4) Yes you are interpreting correctly. However, I asked again my colleague who has huge experience with MLFFs for perovskites and he said they did similar calculations but didn't have to distinguish between different groups of Oxygens and Nitrogens. This is important because the machine learning force field in the production runs scales quadratically with the number of species (linearly for some parts ith ML_DESC_TYPE=1). So if you plan to do massive production calculations, it is maybe better to train without distinction of different Oxygens, etc. and test if this force field is good enough. If it is not good enough then modify your ML_AB file to distinct types (this will require some scripting), select the local reference configurations with the new species (ML_MODE=select) and then refit (ML_MODE=refit).

Many thanks, Frence! I learned a lot from this post.

I have just one last question. I noticed the very useful feature of "Merging different ML_AB files." This is quite helpful for cases where I want for example to experiment with replacing cations or other molecules and merge them with separately already trained structures. I was wondering if you guys have any script (or perhaps a module in py4vasp) to automate this merging process, as explained in the documentation, to reduce human interference and minimize errors during this process.

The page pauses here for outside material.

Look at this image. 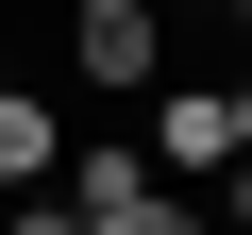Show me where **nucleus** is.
<instances>
[{"label": "nucleus", "instance_id": "f257e3e1", "mask_svg": "<svg viewBox=\"0 0 252 235\" xmlns=\"http://www.w3.org/2000/svg\"><path fill=\"white\" fill-rule=\"evenodd\" d=\"M135 151H152V185L202 202V185L235 168V101H219V84H152V101H135Z\"/></svg>", "mask_w": 252, "mask_h": 235}, {"label": "nucleus", "instance_id": "f03ea898", "mask_svg": "<svg viewBox=\"0 0 252 235\" xmlns=\"http://www.w3.org/2000/svg\"><path fill=\"white\" fill-rule=\"evenodd\" d=\"M67 67H84L101 101H152V67H168V17H152V0H67Z\"/></svg>", "mask_w": 252, "mask_h": 235}, {"label": "nucleus", "instance_id": "7ed1b4c3", "mask_svg": "<svg viewBox=\"0 0 252 235\" xmlns=\"http://www.w3.org/2000/svg\"><path fill=\"white\" fill-rule=\"evenodd\" d=\"M51 168H67V118H51L34 84H0V202H34Z\"/></svg>", "mask_w": 252, "mask_h": 235}, {"label": "nucleus", "instance_id": "20e7f679", "mask_svg": "<svg viewBox=\"0 0 252 235\" xmlns=\"http://www.w3.org/2000/svg\"><path fill=\"white\" fill-rule=\"evenodd\" d=\"M84 235H202V202H185V185H135V202H101Z\"/></svg>", "mask_w": 252, "mask_h": 235}, {"label": "nucleus", "instance_id": "39448f33", "mask_svg": "<svg viewBox=\"0 0 252 235\" xmlns=\"http://www.w3.org/2000/svg\"><path fill=\"white\" fill-rule=\"evenodd\" d=\"M0 235H84V218H67V202H51V185H34V202H17V218H0Z\"/></svg>", "mask_w": 252, "mask_h": 235}, {"label": "nucleus", "instance_id": "423d86ee", "mask_svg": "<svg viewBox=\"0 0 252 235\" xmlns=\"http://www.w3.org/2000/svg\"><path fill=\"white\" fill-rule=\"evenodd\" d=\"M219 101H235V151H252V84H219Z\"/></svg>", "mask_w": 252, "mask_h": 235}, {"label": "nucleus", "instance_id": "0eeeda50", "mask_svg": "<svg viewBox=\"0 0 252 235\" xmlns=\"http://www.w3.org/2000/svg\"><path fill=\"white\" fill-rule=\"evenodd\" d=\"M152 17H219V0H152Z\"/></svg>", "mask_w": 252, "mask_h": 235}, {"label": "nucleus", "instance_id": "6e6552de", "mask_svg": "<svg viewBox=\"0 0 252 235\" xmlns=\"http://www.w3.org/2000/svg\"><path fill=\"white\" fill-rule=\"evenodd\" d=\"M0 84H17V34H0Z\"/></svg>", "mask_w": 252, "mask_h": 235}]
</instances>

Sorry, but we have no scripts that are shareable (but we are planning modules that do that). But if possible try to avoid merging separate calculations, since the ML_MODE=select can become quite time consuming and if you have to merge separate files you have to be very careful to not make a mistake.
I would advise to first train on bulk, then continue training the ML_AB file from that calculation on the surface than use the ML_AB from there for the next training and so on.

If you still insist on merging files be very careful to set entries like "The maximum number of atoms per system", "The maximum number of atoms per atom type", etc. correctly among all systems. This is something where users sometimes make mistakes.
If you reselect with ML_MODE=select you don't have to set the number of local reference configurations correctly. Just set 1 for each and "1 1" for "Basis set for X".